This is where the US still lacks in comparison to other nations.  Kids grow up in Brazil, Germany, France, England, Italy, Argentina, and so on, dreaming of playing for Manchester United or Barcelona, or playing in a World Cup.  They spend free time dribbling, juggling, playing pickup with other kids in the streets or fields.  Most do not have the luxury of video games.  They do not have the ease of viewing television as most American kids do.  Instead, they develop a natural feel for the ball and for the game because it is what they do.

Americans, rather, are resigned to getting kids to commit to a club team by paying money for "top coaching" (which is normally a crock).  Kids play when they're at practice.  They're drilled to understand the game through the eyes of their coaches or teammates.  They spend little, if any, free time playing freely and without instruction.  The one advantage they do have over many other nations - the ability to watch soccer on cable at almost any time of the day - is rarely used.

All this goes back to your main point of top athlete vs. best skills.  If you put the best athletes in the world against the best skill, best skill wins every time in soccer.  Obviously amazing athleticism paired with top level skill is the best alternative, but in America we aren't quite there yet.  In time, hopefully.

Comment 27 Jun 2014

AND those percentages are predicated on what has happened in the past to put Belgium/United States at their power index rankings, not as much on their current form.  Belgium has looked as pedestrian as you possibly can while still going through with 3 victories.  Coming out of probably the easiest of groups, how battle tested will they be?

Comment 27 Jun 2014

I'll say this - after watching much of yesterday's game against Korea, and having seen bits and pieces of their bout with Algeria, I'm not impressed at all with the current form of Belgium.  For having so many world class players, they really struggle to combine their pieces into anything of a cohesive unit.  I'm not "happy" to see the US paired with the Belgians, but I'm also not scared of the matchup like I, and so many others, were prior to the start of the Cup.  They've looked pedestrian for long stretches.

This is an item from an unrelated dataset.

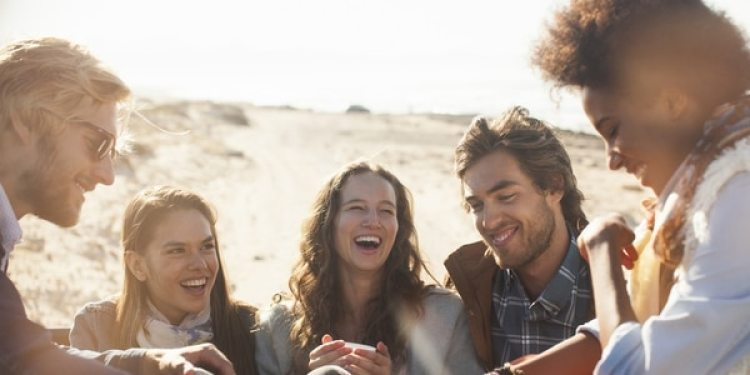 A los 30, la madurez permite disfrutar de relaciones más profundas y hasta formar pareja estable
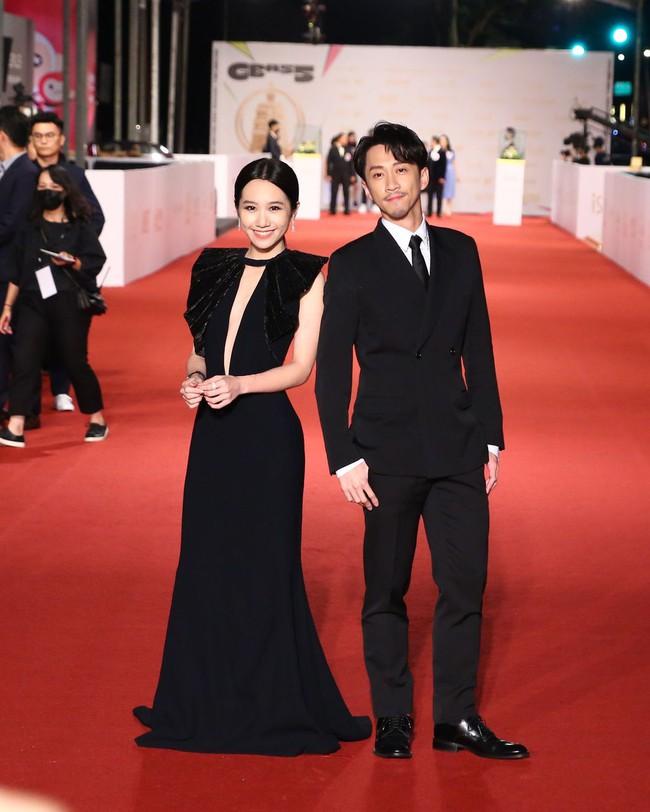 Thảm đỏ lễ trao giải Kim Chung lần thứ 55: Dàn mỹ nhân xứ Đài diện đầm quyến rũ tới mấy cũng hoàn toàn lu mời trước mỹ nam diện váy - Ảnh 15.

The US is keeping shape so well defensively, and they've had stretches of good possession the past two games.  It is now time to take it to the next level.  Can they do it?  I think so, but it will take a massive effort again from players who have worked their tails off so far for 270 minutes plus.

Comment 27 Jun 2014

Agree on the Altidore bit here.  He injured himself on 6/16.  It will be almost exactly two weeks of rehab time for him prior to the first knockout game.  Even if healthy, I doubt his stamina and form will be quite where it needs to be to go a full 90 minutes (if he can go at all).  His presence has surely been missed - Dempsey has done a good job up top, but it's easy to see he's not a natural target man, and we've not gotten a chance to see much of Clint with the ball, running at a defense.  Altidore against Belgium, even for 45 minutes, could be gigantic.

The question though becomes - who is taken off the field?  Does Jones move to a more wide position when he's been the best field player by far for the US in this Cup?  Do the US go back to the diamond midfield, with Jozy and Clint up top?  Interesting, interesting questions to be had and all depend on the health and availability of Jozy.

Comment 26 Jun 2014

It's true - many people within the German team and national program have hinted at that.  Not that anyone has come out and said it (although Philip Lahm may have actually said the words, not sure), but it is fairly common knowledge that Loew was seen as the tactical genius behind the German team in '06, and Jurgen's greatest (only) attributes were his commitment to physical training and the sense of belief he instilled in a young side.

Comment 24 Jun 2014

This is gold, Lavelli.  Gold.

Comment 24 Jun 2014

I find it hard to believe he cannot help a lot of teams in the NBA.  However, it still takes someone willing to take that chance.  It's not the end of the world if he doesn't get drafted - it could even end up as a better situation since he could select a team that likes him and where he sees an opportunity to make the team.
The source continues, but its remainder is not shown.